Answer these from the text on governance in Pakistan:
1. For how many years does it say the country's people have been suffering?
2. What year was the World Bank report it quotes?
3. Which newspaper published it?

__EXCERPT TO READ__:
★ ★ ★ ★ ★
Obviously, one can easily understand that all of the above-mentioned menaces are due to lack of transparency, accountability, planning and monitoring on the part of those service providers and policymakers that cause governance deficit and corruption in public departments, where a citizen’s legal right is dealt with mostly illegally. For the last 66 years, people of this country have been suffering disadvantages at the behest of a ruling elite that has monopolised the institutions of governance through an unregulated paradigm of administration.

The World Bank rightly asserts in a 1997 report that, “Governments are more effective when they listen to businesses and citizens and work in partnership with them in deciding and implementing the policies. Where governments lack mechanisms to listen, it means that they are not responsive to people’s interests.” On the contrary, in Pakistan, we have a top-down public policy framework, which has been designed without any consensus or consultation of all stakeholders. The government is clearly not listening to the common man.

To achieve good governance, citizens, educationists, scholars, social workers, political activists, lawyers and media personnel have to come forward and engage themselves with monitoring public institutions and ensuring the delivery of judicious social services. They must engage with policymaking institutions while designing public policies. Experts should study in-depth the contemporary discourse of international development to find out solutions and the way forward to designing and implementing meaningful, progressive and effective local governance mechanisms.

Irshad Soomro

Published in The Express Tribune, January 27th,  2014.
★ ★ ★ ★ ★
__SOURCE MATERIAL__:
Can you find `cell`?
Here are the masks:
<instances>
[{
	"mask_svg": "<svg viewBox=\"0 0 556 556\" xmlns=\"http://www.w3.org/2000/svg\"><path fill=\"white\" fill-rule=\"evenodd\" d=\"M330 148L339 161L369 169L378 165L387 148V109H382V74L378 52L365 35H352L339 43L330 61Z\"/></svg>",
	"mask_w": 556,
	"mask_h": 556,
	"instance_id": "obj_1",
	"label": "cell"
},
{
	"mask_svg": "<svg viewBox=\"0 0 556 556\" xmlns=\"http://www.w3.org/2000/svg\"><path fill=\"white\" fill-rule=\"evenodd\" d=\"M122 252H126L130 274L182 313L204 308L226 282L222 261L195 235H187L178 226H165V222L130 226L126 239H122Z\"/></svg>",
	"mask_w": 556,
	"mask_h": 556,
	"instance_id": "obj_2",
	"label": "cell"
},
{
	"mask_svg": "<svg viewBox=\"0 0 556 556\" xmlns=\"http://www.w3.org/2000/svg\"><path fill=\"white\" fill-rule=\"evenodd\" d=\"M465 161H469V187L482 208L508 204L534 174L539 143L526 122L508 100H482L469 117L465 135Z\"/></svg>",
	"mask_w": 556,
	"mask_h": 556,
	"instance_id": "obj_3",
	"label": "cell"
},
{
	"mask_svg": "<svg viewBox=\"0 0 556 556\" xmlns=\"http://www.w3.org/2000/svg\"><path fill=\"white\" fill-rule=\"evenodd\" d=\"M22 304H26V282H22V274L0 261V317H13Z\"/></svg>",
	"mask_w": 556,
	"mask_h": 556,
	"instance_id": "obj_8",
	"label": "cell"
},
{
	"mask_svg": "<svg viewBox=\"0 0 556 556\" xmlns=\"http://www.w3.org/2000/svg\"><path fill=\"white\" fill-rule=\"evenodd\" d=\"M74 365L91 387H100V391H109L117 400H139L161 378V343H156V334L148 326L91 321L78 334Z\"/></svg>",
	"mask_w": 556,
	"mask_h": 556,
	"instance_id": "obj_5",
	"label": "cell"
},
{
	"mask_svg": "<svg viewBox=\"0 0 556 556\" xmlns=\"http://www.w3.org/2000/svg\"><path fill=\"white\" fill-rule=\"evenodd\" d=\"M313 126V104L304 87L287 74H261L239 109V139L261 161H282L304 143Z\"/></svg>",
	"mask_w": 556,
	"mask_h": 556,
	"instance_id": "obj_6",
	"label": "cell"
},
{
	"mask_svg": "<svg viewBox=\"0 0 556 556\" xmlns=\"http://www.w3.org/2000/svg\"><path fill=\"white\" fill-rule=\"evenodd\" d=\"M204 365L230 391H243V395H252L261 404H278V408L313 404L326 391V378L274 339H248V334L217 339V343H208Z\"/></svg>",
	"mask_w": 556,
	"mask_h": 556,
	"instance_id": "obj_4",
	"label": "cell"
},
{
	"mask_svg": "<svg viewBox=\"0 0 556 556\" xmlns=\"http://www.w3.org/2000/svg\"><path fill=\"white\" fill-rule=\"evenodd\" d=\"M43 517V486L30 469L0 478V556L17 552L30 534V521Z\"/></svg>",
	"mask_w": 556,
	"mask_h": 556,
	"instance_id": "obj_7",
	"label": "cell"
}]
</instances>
★ ★ ★ ★ ★
__EXERCISE OUTPUT__:
1. 66 years
2. 1997
3. The Express Tribune